A. Opioids are appropriate first-line therapies for acute pain. For chronic pain, though, the overwhelming consensus among pain experts is that opioids should never be the sole therapy. When they are, adverse outcomes are more likely.
Q. Before it became law, Washington State’s proposed opioid-prescription regulation drew vocal opposition from a physicians group. What do you make of that?
A. Doctors do not want to be told by legislators how to take care of patients, so the immediate response was negative. As the specifics were clarified, though, there has been broad consensus that this is much-needed reform. The law is going to allow primary care doctors a greater ease and get more primary care doctors willing to prescribe opioids rather than less.
Q. Didn’t you say the trend had been greater opioid prescription?
A. All these accidental overdoses have received lots of news coverage. The New York Times had a story asking, “Is this a pain doctor or a drug pusher?” Conscientious doctors started to say, “I don’t want any part of this.”
Now many doctors’ offices have signs saying “No opioid prescriptions” because that’s the easy way out. This bill is designed to turn that around. We’re trying to thaw the climate, add some reason, some science, provide the education, the skills to take care of pain.
Q. Does this law remind physicians to check whatever biases they might have?
A. The word “check” is good. Imagine if you went to see your doctor about possible high blood pressure and the doctor gave you medication and never checked your blood pressure. You’d have good cause to find a more competent doctor.
We are asking primary-care doctors who take care of pain to check the patient’s pain intensity, function, mood and risk. Moreover, we are providing doctors tools that have been validated to do those checks.
Q. But doesn’t the additional Q&A take more time than traditional office visits?
A. Yes. The pressure on doctors is to get to the next patient and not get hung up on challenges that chronic opioid therapy entails. Writing opioid prescriptions is a quick way to end the interview and move on.

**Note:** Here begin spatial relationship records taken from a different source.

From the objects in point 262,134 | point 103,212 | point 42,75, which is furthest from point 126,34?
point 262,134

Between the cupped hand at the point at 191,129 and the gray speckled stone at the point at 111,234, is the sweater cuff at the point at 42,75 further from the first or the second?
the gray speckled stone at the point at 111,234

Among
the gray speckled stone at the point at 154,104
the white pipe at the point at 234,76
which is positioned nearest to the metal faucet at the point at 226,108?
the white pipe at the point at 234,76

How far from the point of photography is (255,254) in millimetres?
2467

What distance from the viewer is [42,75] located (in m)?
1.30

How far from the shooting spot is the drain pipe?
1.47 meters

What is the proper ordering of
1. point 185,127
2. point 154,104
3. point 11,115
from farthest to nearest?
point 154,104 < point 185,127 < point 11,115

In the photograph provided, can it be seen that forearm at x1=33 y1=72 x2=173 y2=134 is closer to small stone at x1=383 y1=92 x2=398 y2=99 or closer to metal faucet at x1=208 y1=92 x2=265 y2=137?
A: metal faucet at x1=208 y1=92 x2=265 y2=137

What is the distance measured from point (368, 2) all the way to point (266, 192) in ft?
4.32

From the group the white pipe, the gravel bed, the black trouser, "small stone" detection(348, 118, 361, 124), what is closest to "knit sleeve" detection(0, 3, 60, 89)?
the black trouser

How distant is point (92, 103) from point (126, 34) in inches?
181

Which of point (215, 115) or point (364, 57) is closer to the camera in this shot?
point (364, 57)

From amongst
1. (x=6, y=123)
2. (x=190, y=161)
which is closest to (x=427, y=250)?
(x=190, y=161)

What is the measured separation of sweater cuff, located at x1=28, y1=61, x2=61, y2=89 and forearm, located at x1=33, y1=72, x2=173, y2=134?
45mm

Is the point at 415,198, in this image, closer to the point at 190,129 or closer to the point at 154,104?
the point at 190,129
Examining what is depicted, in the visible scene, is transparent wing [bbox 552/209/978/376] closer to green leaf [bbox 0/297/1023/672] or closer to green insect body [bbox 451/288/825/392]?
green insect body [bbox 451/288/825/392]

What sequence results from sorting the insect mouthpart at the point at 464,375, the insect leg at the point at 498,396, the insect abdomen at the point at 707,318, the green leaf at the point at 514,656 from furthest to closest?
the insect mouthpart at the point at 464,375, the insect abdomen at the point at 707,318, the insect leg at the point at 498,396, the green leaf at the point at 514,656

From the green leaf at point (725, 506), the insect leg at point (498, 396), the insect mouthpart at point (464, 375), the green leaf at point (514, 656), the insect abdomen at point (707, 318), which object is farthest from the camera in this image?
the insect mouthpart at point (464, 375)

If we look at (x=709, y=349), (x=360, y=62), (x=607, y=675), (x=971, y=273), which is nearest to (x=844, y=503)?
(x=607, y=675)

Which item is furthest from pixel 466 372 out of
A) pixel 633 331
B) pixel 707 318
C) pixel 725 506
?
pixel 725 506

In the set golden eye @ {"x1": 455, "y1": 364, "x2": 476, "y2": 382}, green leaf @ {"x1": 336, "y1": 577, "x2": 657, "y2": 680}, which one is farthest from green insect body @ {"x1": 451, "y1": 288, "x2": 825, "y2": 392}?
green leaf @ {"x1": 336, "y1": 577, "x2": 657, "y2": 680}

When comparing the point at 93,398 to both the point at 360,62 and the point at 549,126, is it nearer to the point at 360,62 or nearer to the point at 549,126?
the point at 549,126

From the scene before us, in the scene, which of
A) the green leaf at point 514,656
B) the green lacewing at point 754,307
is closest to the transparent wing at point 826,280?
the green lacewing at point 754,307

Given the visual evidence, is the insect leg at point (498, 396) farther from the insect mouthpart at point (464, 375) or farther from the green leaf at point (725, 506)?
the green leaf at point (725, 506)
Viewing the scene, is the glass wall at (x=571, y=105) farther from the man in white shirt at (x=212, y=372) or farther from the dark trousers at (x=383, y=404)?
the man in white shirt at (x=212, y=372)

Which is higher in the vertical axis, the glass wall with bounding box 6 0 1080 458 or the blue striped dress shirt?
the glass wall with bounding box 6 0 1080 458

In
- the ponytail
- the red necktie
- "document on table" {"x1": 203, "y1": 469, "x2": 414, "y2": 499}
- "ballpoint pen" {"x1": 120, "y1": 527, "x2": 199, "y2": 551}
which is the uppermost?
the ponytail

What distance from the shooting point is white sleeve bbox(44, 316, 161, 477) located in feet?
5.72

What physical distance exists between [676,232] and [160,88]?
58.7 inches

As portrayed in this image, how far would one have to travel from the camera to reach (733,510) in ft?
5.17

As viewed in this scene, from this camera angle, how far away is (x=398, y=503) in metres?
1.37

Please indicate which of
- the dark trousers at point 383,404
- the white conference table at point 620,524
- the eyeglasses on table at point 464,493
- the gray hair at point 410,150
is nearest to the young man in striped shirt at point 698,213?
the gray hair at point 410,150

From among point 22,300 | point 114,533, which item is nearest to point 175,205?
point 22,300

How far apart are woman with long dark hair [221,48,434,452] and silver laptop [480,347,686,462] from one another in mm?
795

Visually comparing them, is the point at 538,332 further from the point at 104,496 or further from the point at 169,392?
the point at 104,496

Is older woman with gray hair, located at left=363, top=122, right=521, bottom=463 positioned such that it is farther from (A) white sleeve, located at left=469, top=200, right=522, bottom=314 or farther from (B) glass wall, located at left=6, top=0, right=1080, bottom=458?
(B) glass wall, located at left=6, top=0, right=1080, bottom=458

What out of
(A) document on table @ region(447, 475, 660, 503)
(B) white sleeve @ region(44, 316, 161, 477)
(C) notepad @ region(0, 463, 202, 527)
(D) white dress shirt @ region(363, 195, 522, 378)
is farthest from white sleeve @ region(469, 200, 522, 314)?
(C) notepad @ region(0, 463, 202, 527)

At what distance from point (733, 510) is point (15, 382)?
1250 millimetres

By having the tools at hand, the passport to the next patient does not have to be more opioids. It can be, “Let’s talk about other strategies, or your physical therapy session that wasn’t effective, or risks that you may not be aware of.” Once we become skilled at having this conversation and using these tools, we become more efficient and better communicators.
Q. Patients have to buy into this mindset, too.
A. Patients need to be willing to have this conversation and not presume, “My doctor doesn’t want to take care of me with the best treatment.” They need to be included in this dialogue, to be told of the significant health risks of high-dose opioids, and to be more engaged in their health.
Q. What’s UW Medicine’s value to the community in treating pain?
A. UW Medicine has introduced measurement-based tools that primary-care and other providers can use in caring for patients with chronic pain. We offer weekly live video consultations with providers throughout the WWAMI region. In parallel, we’re working with the Department of Defense to improve pain management for soldiers returning to their communities.